* THE PROBLEM *
Rewrite the section of the Delta variant text starting at "The i reported that hospital" and ending at "Delta already discovered.", substituting "medical workers" for "hospital staff".

* EXERCISE TEXT *
————
The i reported that hospital staff in Devon and Cornwall now refer to the “festival variant”. It is one of around twelve different strains of Delta already discovered.

With no end in sight to the carnage being wrought by the cabal of herd immunity enthusiasts in Downing Street, hostility to the Johnson government is growing. On Monday, #JohnsonOut was the most popular hashtag on Twitter, with nearly 90,000 tweets posted in 24 hours. Many focused on the mass death sanctioned by the government over the last 18 months and the stepping up of attacks on the working class.

The tweets give an accurate picture of the sentiment held by millions. Among the comments were those responding to a short video posted by parent Lisa Diaz. Lisa has posted a number of videos in recent days—focusing on the unsafe return to schools—which have received a large viewership. Monday’s video, accompanied by the #JohnsonOut hashtag was titled, “ The British people deserve so much better ” was a powerful statement denouncing the criminal policy of Johnson. By Tuesday it had been viewed by more than 131,000 people and retweeted over 1,500 times.
————
* PROVIDED DATA *
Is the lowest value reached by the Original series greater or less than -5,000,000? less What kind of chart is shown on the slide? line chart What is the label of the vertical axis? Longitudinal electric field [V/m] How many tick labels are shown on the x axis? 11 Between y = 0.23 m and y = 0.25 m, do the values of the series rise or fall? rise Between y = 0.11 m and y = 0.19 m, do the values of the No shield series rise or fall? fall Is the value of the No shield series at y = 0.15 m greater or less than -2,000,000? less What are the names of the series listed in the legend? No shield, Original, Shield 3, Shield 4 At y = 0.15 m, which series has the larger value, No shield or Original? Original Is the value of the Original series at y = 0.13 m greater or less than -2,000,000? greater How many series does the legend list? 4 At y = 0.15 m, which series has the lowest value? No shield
————
* ANSWER SECTION *
The i reported that medical workers in Devon and Cornwall now refer to the “festival variant”. It is one of around twelve different strains of Delta already discovered.